» **Instructions for the task**: Each record below gets repeated exactly, and pictures stay out of the copy.

» **Provided data**:
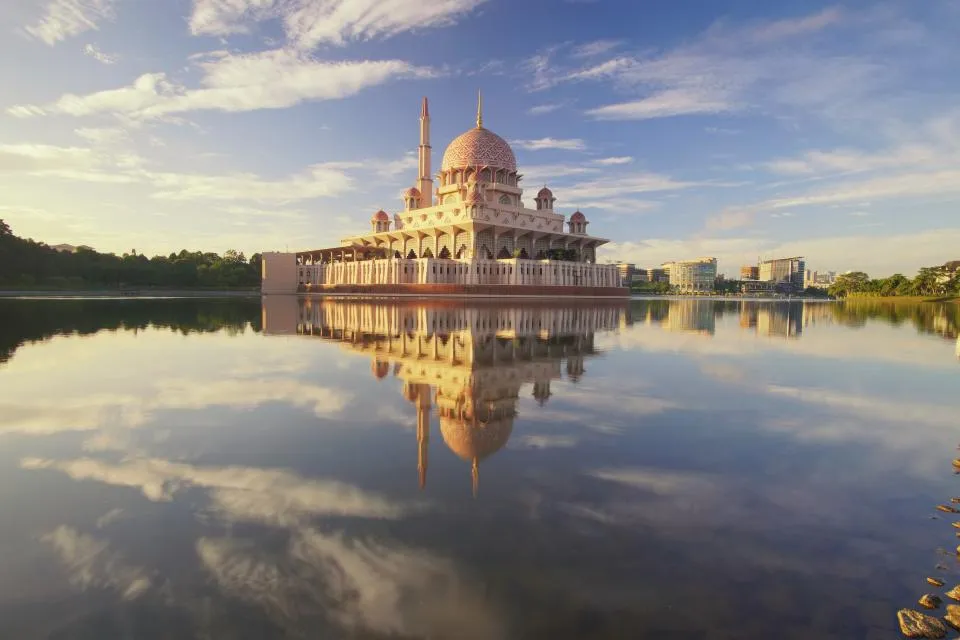 Pink-domed mosque reflected in a still lake in Malaysia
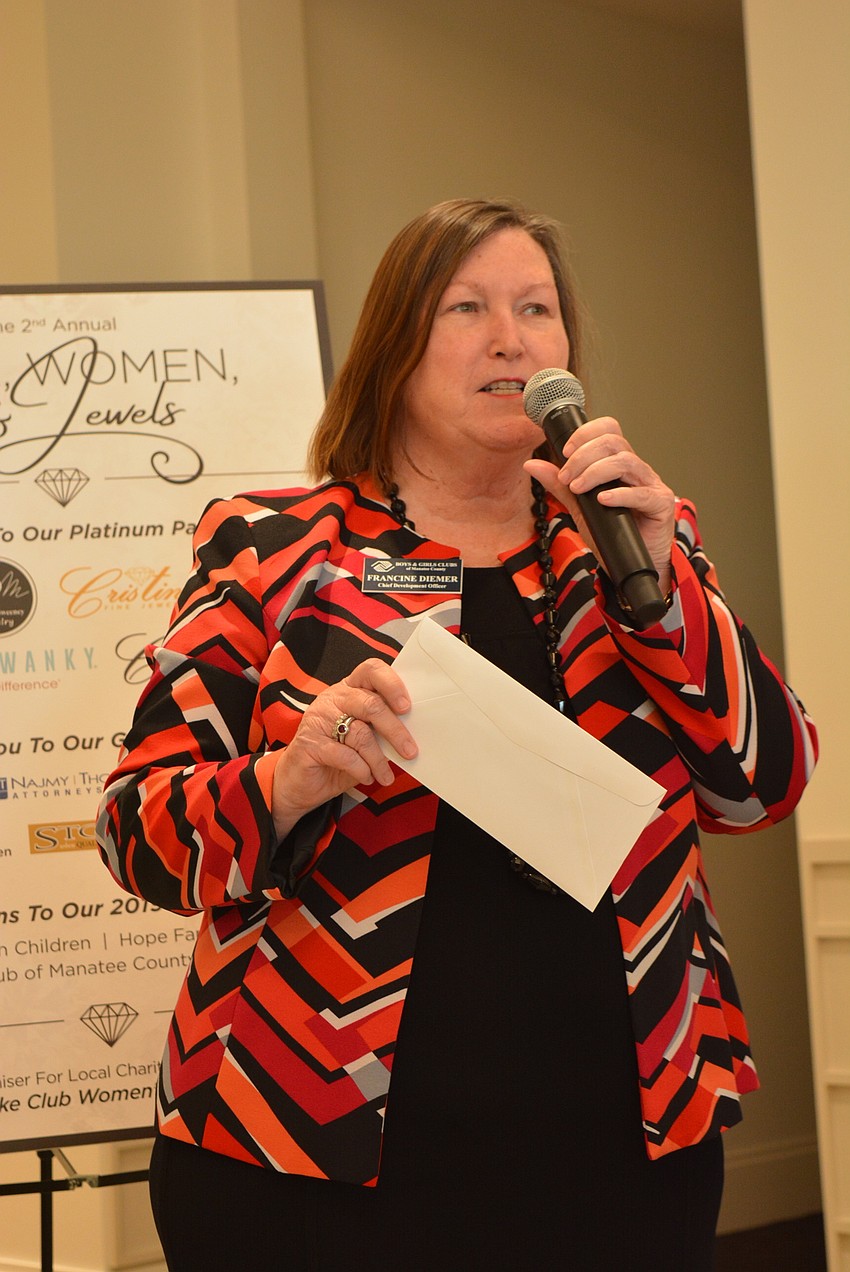 Boys & Girls Clubs of Manatee County Development Director Francine Diemer thanks Lake Club women for helping her organization throughout the year.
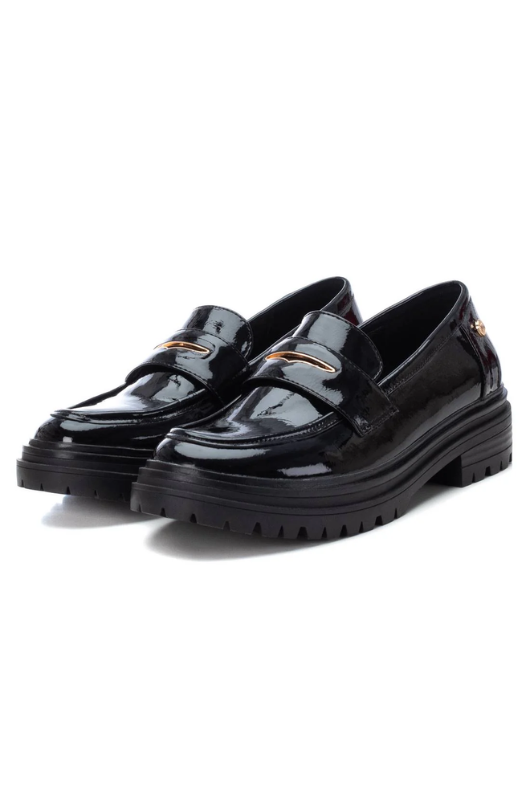Xti Patent Loafer. A black shiny finish loafer with gold hardware and chunky sole.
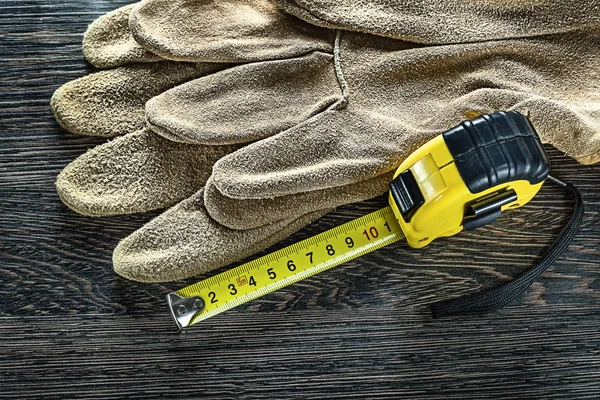 Tapeline leather safety gloves on wooden board — Stock Photo, Image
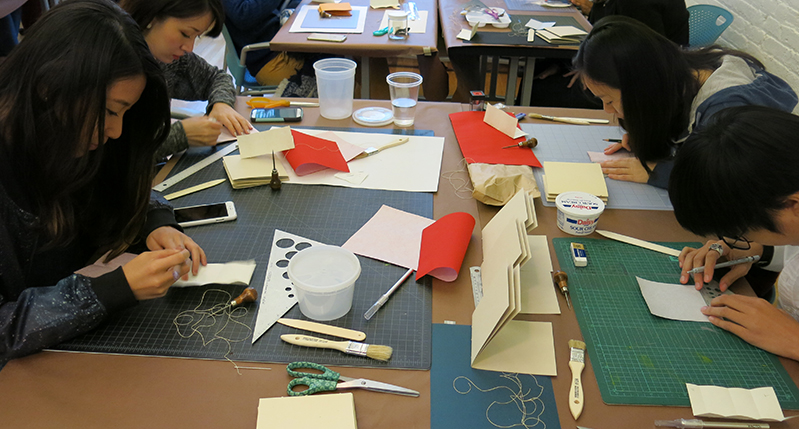 students working with materials and tools in the course class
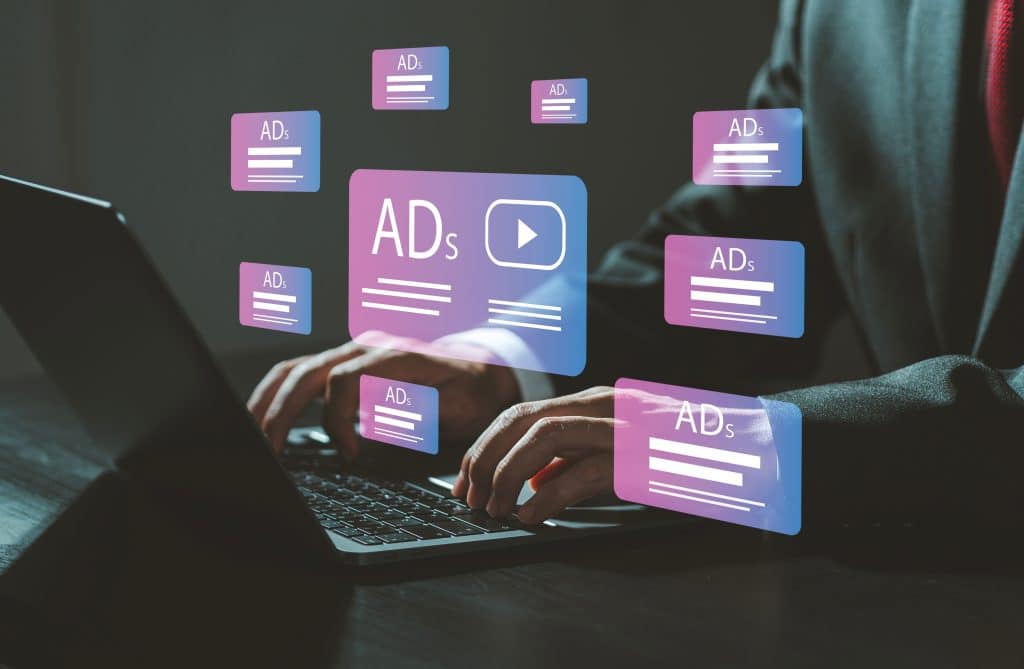 A person accesses the internet from their computer, but is inundated with ads.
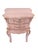 A beautifully restored French nightstand in a soft, romantic pink with a gently distressed finish. This piece features...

» **Answer space**:
 Pink-domed mosque reflected in a still lake in Malaysia
 Boys & Girls Clubs of Manatee County Development Director Francine Diemer thanks Lake Club women for helping her organization throughout the year.
Xti Patent Loafer. A black shiny finish loafer with gold hardware and chunky sole.
 Tapeline leather safety gloves on wooden board — Stock Photo, Image
 students working with materials and tools in the course class
 A person accesses the internet from their computer, but is inundated with ads.
 A beautifully restored French nightstand in a soft, romantic pink with a gently distressed finish. This piece features...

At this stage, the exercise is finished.